_TASK DIRECTIONS_
Show the lines below that contain the string "genus".

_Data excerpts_
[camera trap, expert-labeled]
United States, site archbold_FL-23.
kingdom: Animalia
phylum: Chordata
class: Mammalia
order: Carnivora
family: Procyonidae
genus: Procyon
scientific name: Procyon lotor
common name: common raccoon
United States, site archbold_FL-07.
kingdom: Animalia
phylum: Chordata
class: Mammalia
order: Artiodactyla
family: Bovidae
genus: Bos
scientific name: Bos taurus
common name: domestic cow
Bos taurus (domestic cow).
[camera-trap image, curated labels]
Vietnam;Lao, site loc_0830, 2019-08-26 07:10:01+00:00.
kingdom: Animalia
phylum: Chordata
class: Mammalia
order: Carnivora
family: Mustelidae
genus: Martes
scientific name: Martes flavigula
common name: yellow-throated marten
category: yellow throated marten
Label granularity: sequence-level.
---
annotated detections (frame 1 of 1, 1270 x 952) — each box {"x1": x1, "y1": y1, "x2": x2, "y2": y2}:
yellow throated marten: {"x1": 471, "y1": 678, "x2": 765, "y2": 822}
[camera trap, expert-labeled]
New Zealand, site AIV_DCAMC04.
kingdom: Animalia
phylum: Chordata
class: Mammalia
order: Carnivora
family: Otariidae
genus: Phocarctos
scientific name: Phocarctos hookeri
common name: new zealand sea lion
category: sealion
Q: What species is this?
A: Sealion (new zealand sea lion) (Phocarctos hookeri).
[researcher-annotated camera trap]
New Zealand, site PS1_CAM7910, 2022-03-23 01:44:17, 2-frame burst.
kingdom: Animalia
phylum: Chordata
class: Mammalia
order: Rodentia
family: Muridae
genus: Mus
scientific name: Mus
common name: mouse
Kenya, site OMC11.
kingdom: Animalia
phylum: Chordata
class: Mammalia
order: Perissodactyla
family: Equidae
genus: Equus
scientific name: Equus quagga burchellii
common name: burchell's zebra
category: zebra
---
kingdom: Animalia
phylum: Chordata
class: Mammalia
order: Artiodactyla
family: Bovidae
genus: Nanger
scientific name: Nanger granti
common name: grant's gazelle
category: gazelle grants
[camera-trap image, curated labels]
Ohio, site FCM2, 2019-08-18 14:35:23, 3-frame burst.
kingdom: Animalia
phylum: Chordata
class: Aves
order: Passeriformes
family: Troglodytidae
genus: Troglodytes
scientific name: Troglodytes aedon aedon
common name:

_TASK RESPONSE_
genus: Procyon
genus: Bos
genus: Martes
genus: Phocarctos
genus: Mus
genus: Equus
genus: Nanger
genus: Troglodytes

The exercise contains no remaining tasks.